A commit in branch main references this bug: URL: https://cgit.FreeBSD.org/src/commit/?id=bc310a95c58a3c570ed7e5103371453881e36ba1 commit bc310a95c58a3c570ed7e5103371453881e36ba1 Author: Konstantin Belousov <kib@FreeBSD.org> AuthorDate: 2023-07-20 12:08:24 +0000 Commit: Konstantin Belousov <kib@FreeBSD.org> CommitDate: 2023-07-21 18:51:13 +0000 ip output: ensure that mbufs are mapped if ipsec is enabled Ipsec needs access to packet headers to determine if a policy is applicable. It seems that typically IP headers are mapped, but the code is arguably needs to check this before blindly accessing them. Then, operations like m_unshare() and m_makespace() are not yet ready for unmapped mbufs. Ensure that the packet is mapped before calling into IPSEC_OUTPUT(). PR: 272616 Reviewed by: jhb, markj Sponsored by: NVidia networking MFC after: 1 week Differential revision: https://reviews.freebsd.org/D41112 sys/netinet/ip_output.c | 6 ++++++ sys/netinet6/ip6_output.c | 6 ++++++ 2 files changed, 12 insertions(+)

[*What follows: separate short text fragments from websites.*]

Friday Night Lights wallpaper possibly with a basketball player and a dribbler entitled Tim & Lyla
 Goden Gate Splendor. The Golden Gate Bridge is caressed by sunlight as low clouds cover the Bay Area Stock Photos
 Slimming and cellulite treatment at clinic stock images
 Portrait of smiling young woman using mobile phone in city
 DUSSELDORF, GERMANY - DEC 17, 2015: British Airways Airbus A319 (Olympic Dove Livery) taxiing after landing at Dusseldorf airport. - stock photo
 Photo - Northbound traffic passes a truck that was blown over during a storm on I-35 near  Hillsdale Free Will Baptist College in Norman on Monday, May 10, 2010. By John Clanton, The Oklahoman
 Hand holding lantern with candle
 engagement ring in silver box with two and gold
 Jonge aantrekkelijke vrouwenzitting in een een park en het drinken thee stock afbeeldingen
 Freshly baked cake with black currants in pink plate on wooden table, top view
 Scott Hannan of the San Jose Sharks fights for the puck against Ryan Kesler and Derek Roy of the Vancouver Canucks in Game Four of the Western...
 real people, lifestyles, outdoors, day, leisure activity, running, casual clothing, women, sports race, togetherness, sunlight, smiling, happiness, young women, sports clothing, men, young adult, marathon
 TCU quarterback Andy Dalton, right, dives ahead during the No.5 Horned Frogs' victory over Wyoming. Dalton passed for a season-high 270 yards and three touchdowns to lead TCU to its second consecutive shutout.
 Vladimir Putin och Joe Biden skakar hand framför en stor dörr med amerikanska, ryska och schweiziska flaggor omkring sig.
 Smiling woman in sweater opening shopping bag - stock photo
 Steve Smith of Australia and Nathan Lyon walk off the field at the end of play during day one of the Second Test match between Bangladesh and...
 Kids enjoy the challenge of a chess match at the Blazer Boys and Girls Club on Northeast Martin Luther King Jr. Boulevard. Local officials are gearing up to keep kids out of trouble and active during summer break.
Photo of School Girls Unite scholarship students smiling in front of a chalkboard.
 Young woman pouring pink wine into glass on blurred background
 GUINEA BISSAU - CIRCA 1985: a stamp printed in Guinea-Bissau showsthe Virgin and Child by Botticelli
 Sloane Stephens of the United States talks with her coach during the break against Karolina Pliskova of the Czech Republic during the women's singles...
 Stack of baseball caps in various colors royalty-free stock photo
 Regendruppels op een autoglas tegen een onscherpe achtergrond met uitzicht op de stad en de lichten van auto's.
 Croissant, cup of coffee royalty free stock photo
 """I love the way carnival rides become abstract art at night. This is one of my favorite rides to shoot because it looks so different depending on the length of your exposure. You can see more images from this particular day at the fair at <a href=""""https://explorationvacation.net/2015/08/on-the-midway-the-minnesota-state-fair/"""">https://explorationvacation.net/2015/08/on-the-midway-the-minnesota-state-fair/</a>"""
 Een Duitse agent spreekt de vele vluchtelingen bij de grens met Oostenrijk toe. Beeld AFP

A commit in branch stable/13 references this bug: URL: https://cgit.FreeBSD.org/src/commit/?id=7b335e9f690e77841e3eb7dbf3403429b10fe222 commit 7b335e9f690e77841e3eb7dbf3403429b10fe222 Author: Konstantin Belousov <kib@FreeBSD.org> AuthorDate: 2023-07-20 12:08:24 +0000 Commit: Konstantin Belousov <kib@FreeBSD.org> CommitDate: 2023-07-28 01:14:01 +0000 ip output: ensure that mbufs are mapped if ipsec is enabled PR: 272616 (cherry picked from commit bc310a95c58a3c570ed7e5103371453881e36ba1) sys/netinet/ip_output.c | 6 ++++++ sys/netinet6/ip6_output.c | 6 ++++++ 2 files changed, 12 insertions(+)
Fixed in head and merged to stable/13.